Alpha 1 blockers: prototype and MOA
a) Prototype: prazosin.
b) MOA: reversible antagonists at α1-receptors.
i) Prevent vasoconstriction of both arteries and veins; blood pressure is reduced by lowering peripheral vascular resistance.
ii) Relaxes smooth muscle in the prostate.
iii) Retention of salt and water occur when used without a diuretic.
iv) Associated with either no change or improvement (increased HDL) in plasma lipid profiles; mechanism of this effect is unknown.
Alpha blocker therapeutic use, ADRs and DDIs
primarily used in men with concurrent hypertension and benign prostatic hyperplasia.
d) ADRs: generally, well tolerated.

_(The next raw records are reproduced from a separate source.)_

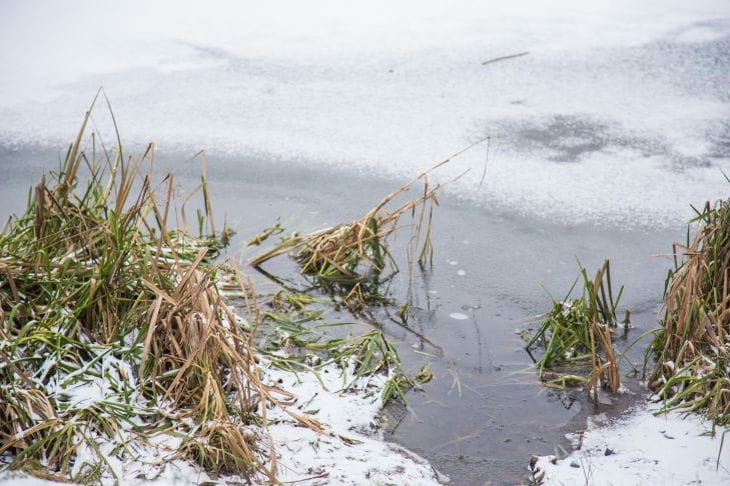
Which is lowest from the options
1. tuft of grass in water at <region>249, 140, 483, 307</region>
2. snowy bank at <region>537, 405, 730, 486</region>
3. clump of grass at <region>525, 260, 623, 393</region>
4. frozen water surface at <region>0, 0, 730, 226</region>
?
snowy bank at <region>537, 405, 730, 486</region>

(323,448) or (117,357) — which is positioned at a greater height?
(117,357)

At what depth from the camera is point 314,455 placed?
90.9 inches

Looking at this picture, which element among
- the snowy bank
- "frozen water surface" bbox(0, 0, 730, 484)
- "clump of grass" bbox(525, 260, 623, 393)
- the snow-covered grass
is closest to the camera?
the snow-covered grass

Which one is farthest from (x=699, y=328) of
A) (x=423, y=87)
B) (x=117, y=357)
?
(x=423, y=87)

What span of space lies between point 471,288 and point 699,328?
1.01 meters

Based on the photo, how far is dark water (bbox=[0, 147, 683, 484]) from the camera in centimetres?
251

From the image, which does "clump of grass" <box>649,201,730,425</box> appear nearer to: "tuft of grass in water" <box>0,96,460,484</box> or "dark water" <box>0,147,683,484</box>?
"dark water" <box>0,147,683,484</box>

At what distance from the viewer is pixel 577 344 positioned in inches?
117

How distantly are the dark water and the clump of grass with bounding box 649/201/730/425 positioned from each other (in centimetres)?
19

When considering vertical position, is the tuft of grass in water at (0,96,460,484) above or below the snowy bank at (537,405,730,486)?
above

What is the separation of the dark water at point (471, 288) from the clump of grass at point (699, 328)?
19 centimetres

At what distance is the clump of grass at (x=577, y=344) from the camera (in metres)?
A: 2.72

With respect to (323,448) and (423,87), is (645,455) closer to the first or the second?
(323,448)

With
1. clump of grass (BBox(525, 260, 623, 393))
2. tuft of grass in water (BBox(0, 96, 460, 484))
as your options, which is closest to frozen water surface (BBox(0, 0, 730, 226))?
clump of grass (BBox(525, 260, 623, 393))
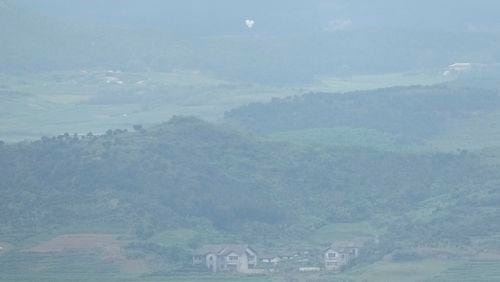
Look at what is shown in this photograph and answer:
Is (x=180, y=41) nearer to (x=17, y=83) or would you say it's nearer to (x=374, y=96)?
(x=17, y=83)

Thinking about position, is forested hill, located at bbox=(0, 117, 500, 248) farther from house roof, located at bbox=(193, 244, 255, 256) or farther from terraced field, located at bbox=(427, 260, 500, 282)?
terraced field, located at bbox=(427, 260, 500, 282)

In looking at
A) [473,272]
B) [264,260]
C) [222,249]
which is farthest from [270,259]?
[473,272]

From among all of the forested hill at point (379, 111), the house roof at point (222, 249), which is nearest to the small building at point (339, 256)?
the house roof at point (222, 249)

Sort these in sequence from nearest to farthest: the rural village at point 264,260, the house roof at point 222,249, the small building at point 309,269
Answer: the small building at point 309,269 < the rural village at point 264,260 < the house roof at point 222,249

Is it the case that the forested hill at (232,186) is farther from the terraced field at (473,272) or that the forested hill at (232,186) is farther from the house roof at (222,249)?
the terraced field at (473,272)

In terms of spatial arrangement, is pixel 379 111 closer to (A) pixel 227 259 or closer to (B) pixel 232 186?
(B) pixel 232 186

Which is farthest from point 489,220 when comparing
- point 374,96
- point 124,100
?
point 124,100
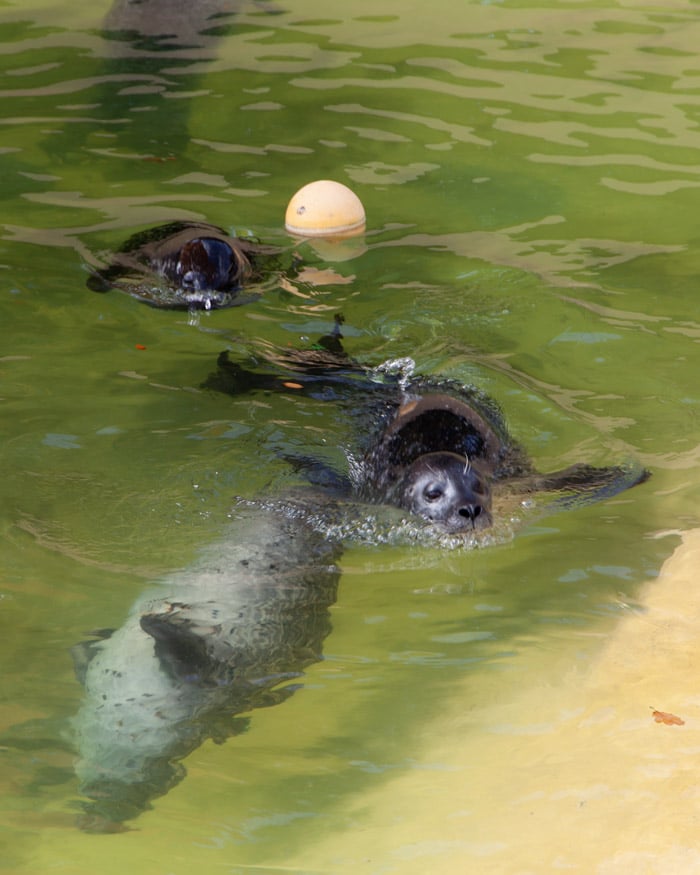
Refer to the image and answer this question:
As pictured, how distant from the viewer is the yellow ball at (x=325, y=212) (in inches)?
360

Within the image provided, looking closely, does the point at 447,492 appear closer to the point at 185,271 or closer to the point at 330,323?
the point at 330,323

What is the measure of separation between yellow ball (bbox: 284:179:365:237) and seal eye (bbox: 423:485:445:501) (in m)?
3.84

Orthostatic hypotension, dizziness (especially “first-dose” syncope), palpitations, headache, lassitude.
i) Less incidence of reflex tachycardia than non-selective alpha adrenergic blockers because α2-receptor inhibition of NE release from nerve endings is unaffected.
e) DDIs: most effective when used in combination with other agents (e.g., a β-blocker and a diuretic).
Centrally acting alpha 2 agonists: prototypes and general MOA
a) Prototypes: clonidine and methyldopa.
b) General MOA: reduce sympathetic outflow from vasomotor centers in the brainstem but allow these centers to retain or even increase their sensitivity to baroreceptor control.
i) Agonists at central α2-receptors.
ii) Slight variations in hemodynamic effects of clonidine and methyldopa suggest that these two drugs may act at different populations of central neurons.
Centrally acting alpha 2 agonists: therapeuic use
c) Therapeutic Use: with the exception of clonidine, these agents are rarely used today; methyldopa is used for hypertension during pregnancy (see below).
Clonidine MOA and ADRS
i) MOA: lowers blood pressure by reducing cardiac output (decreased heart rate and relaxation of capacitance vessels) and reducing peripheral vascular resistance.
ii) ADRs: sedation, dry mouth, depression, sexual dysfunction.
(1) Transdermal preparation is associated with less sedation than oral, but may cause skin reaction.
(2) Abrupt withdrawal can lead to life-threatening hypertensive crisis.